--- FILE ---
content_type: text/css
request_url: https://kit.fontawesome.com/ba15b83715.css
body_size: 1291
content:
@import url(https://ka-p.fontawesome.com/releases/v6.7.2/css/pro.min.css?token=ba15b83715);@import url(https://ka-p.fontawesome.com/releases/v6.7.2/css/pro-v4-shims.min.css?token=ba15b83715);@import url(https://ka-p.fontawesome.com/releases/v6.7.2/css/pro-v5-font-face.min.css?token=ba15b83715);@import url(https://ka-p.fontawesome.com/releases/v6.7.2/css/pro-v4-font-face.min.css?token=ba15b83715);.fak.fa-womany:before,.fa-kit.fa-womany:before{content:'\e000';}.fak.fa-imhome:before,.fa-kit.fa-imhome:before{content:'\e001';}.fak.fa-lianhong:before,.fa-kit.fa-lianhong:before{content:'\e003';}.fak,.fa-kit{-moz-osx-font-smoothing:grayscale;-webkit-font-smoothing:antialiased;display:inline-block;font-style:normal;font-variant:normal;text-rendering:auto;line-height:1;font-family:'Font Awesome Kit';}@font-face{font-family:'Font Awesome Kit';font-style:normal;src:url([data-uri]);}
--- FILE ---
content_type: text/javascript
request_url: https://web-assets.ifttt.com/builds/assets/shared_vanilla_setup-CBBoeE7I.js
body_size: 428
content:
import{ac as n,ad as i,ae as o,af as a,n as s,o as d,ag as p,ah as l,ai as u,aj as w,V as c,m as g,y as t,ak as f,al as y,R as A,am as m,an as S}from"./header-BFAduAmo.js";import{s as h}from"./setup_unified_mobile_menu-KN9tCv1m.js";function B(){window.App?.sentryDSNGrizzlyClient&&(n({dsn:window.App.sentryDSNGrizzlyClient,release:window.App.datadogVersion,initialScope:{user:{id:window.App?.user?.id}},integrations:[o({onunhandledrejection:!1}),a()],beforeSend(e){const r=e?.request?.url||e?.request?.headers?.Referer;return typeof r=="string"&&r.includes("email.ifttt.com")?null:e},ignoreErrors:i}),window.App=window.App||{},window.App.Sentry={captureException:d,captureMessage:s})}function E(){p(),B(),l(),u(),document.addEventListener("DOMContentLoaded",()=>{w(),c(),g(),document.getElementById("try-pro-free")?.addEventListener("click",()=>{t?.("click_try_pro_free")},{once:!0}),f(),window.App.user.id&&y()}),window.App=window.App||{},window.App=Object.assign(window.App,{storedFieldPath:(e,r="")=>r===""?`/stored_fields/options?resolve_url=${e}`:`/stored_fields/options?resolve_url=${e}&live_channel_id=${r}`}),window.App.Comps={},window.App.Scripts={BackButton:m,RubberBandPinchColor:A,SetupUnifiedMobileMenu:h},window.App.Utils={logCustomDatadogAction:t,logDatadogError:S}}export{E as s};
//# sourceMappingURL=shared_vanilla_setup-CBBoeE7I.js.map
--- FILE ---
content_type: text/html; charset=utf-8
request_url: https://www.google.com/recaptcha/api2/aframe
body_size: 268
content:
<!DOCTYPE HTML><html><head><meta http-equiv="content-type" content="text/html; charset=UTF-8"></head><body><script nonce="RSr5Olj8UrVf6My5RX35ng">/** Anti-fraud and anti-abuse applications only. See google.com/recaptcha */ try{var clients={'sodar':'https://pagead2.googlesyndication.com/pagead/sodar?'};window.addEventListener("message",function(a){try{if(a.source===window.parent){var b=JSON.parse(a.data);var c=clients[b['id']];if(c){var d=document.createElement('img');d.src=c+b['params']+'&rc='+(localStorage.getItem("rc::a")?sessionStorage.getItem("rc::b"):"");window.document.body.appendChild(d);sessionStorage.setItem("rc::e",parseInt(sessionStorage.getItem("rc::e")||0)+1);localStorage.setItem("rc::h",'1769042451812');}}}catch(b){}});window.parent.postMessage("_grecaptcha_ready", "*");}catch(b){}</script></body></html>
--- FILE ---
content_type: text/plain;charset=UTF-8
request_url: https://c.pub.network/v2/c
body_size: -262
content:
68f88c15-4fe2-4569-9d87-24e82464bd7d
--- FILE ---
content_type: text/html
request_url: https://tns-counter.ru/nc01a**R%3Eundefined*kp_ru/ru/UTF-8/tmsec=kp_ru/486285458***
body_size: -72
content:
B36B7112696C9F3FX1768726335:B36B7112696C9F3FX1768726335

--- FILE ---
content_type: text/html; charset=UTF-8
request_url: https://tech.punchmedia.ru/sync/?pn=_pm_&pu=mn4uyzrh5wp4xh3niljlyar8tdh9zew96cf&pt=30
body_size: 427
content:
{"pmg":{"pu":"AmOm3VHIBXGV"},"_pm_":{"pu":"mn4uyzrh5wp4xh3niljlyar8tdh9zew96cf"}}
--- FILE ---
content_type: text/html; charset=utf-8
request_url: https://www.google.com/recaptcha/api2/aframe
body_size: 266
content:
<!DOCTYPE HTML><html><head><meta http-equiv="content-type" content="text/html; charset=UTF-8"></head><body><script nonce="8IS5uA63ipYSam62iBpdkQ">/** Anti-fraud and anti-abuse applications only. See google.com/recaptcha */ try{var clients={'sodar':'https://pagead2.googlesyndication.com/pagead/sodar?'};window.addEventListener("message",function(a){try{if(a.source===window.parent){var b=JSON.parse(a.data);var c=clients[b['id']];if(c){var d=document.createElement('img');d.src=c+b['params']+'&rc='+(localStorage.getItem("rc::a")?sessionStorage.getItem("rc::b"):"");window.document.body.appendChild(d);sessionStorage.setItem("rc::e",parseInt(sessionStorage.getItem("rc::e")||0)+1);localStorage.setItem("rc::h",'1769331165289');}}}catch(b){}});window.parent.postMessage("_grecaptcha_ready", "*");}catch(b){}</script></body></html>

◆ **GOAL OF THE EXERCISE**: Copy all records verbatim.

◆ **RESPONSE AREA**:
--- FILE ---
content_type: text/css
request_url: https://kit.fontawesome.com/ba15b83715.css
body_size: 1291
content:
@import url(https://ka-p.fontawesome.com/releases/v6.7.2/css/pro.min.css?token=ba15b83715);@import url(https://ka-p.fontawesome.com/releases/v6.7.2/css/pro-v4-shims.min.css?token=ba15b83715);@import url(https://ka-p.fontawesome.com/releases/v6.7.2/css/pro-v5-font-face.min.css?token=ba15b83715);@import url(https://ka-p.fontawesome.com/releases/v6.7.2/css/pro-v4-font-face.min.css?token=ba15b83715);.fak.fa-womany:before,.fa-kit.fa-womany:before{content:'\e000';}.fak.fa-imhome:before,.fa-kit.fa-imhome:before{content:'\e001';}.fak.fa-lianhong:before,.fa-kit.fa-lianhong:before{content:'\e003';}.fak,.fa-kit{-moz-osx-font-smoothing:grayscale;-webkit-font-smoothing:antialiased;display:inline-block;font-style:normal;font-variant:normal;text-rendering:auto;line-height:1;font-family:'Font Awesome Kit';}@font-face{font-family:'Font Awesome Kit';font-style:normal;src:url([data-uri]);}
--- FILE ---
content_type: text/javascript
request_url: https://web-assets.ifttt.com/builds/assets/shared_vanilla_setup-CBBoeE7I.js
body_size: 428
content:
import{ac as n,ad as i,ae as o,af as a,n as s,o as d,ag as p,ah as l,ai as u,aj as w,V as c,m as g,y as t,ak as f,al as y,R as A,am as m,an as S}from"./header-BFAduAmo.js";import{s as h}from"./setup_unified_mobile_menu-KN9tCv1m.js";function B(){window.App?.sentryDSNGrizzlyClient&&(n({dsn:window.App.sentryDSNGrizzlyClient,release:window.App.datadogVersion,initialScope:{user:{id:window.App?.user?.id}},integrations:[o({onunhandledrejection:!1}),a()],beforeSend(e){const r=e?.request?.url||e?.request?.headers?.Referer;return typeof r=="string"&&r.includes("email.ifttt.com")?null:e},ignoreErrors:i}),window.App=window.App||{},window.App.Sentry={captureException:d,captureMessage:s})}function E(){p(),B(),l(),u(),document.addEventListener("DOMContentLoaded",()=>{w(),c(),g(),document.getElementById("try-pro-free")?.addEventListener("click",()=>{t?.("click_try_pro_free")},{once:!0}),f(),window.App.user.id&&y()}),window.App=window.App||{},window.App=Object.assign(window.App,{storedFieldPath:(e,r="")=>r===""?`/stored_fields/options?resolve_url=${e}`:`/stored_fields/options?resolve_url=${e}&live_channel_id=${r}`}),window.App.Comps={},window.App.Scripts={BackButton:m,RubberBandPinchColor:A,SetupUnifiedMobileMenu:h},window.App.Utils={logCustomDatadogAction:t,logDatadogError:S}}export{E as s};
//# sourceMappingURL=shared_vanilla_setup-CBBoeE7I.js.map
--- FILE ---
content_type: text/html; charset=utf-8
request_url: https://www.google.com/recaptcha/api2/aframe
body_size: 268
content:
<!DOCTYPE HTML><html><head><meta http-equiv="content-type" content="text/html; charset=UTF-8"></head><body><script nonce="RSr5Olj8UrVf6My5RX35ng">/** Anti-fraud and anti-abuse applications only. See google.com/recaptcha */ try{var clients={'sodar':'https://pagead2.googlesyndication.com/pagead/sodar?'};window.addEventListener("message",function(a){try{if(a.source===window.parent){var b=JSON.parse(a.data);var c=clients[b['id']];if(c){var d=document.createElement('img');d.src=c+b['params']+'&rc='+(localStorage.getItem("rc::a")?sessionStorage.getItem("rc::b"):"");window.document.body.appendChild(d);sessionStorage.setItem("rc::e",parseInt(sessionStorage.getItem("rc::e")||0)+1);localStorage.setItem("rc::h",'1769042451812');}}}catch(b){}});window.parent.postMessage("_grecaptcha_ready", "*");}catch(b){}</script></body></html>
--- FILE ---
content_type: text/plain;charset=UTF-8
request_url: https://c.pub.network/v2/c
body_size: -262
content:
68f88c15-4fe2-4569-9d87-24e82464bd7d
--- FILE ---
content_type: text/html
request_url: https://tns-counter.ru/nc01a**R%3Eundefined*kp_ru/ru/UTF-8/tmsec=kp_ru/486285458***
body_size: -72
content:
B36B7112696C9F3FX1768726335:B36B7112696C9F3FX1768726335

--- FILE ---
content_type: text/html; charset=UTF-8
request_url: https://tech.punchmedia.ru/sync/?pn=_pm_&pu=mn4uyzrh5wp4xh3niljlyar8tdh9zew96cf&pt=30
body_size: 427
content:
{"pmg":{"pu":"AmOm3VHIBXGV"},"_pm_":{"pu":"mn4uyzrh5wp4xh3niljlyar8tdh9zew96cf"}}
--- FILE ---
content_type: text/html; charset=utf-8
request_url: https://www.google.com/recaptcha/api2/aframe
body_size: 266
content:
<!DOCTYPE HTML><html><head><meta http-equiv="content-type" content="text/html; charset=UTF-8"></head><body><script nonce="8IS5uA63ipYSam62iBpdkQ">/** Anti-fraud and anti-abuse applications only. See google.com/recaptcha */ try{var clients={'sodar':'https://pagead2.googlesyndication.com/pagead/sodar?'};window.addEventListener("message",function(a){try{if(a.source===window.parent){var b=JSON.parse(a.data);var c=clients[b['id']];if(c){var d=document.createElement('img');d.src=c+b['params']+'&rc='+(localStorage.getItem("rc::a")?sessionStorage.getItem("rc::b"):"");window.document.body.appendChild(d);sessionStorage.setItem("rc::e",parseInt(sessionStorage.getItem("rc::e")||0)+1);localStorage.setItem("rc::h",'1769331165289');}}}catch(b){}});window.parent.postMessage("_grecaptcha_ready", "*");}catch(b){}</script></body></html>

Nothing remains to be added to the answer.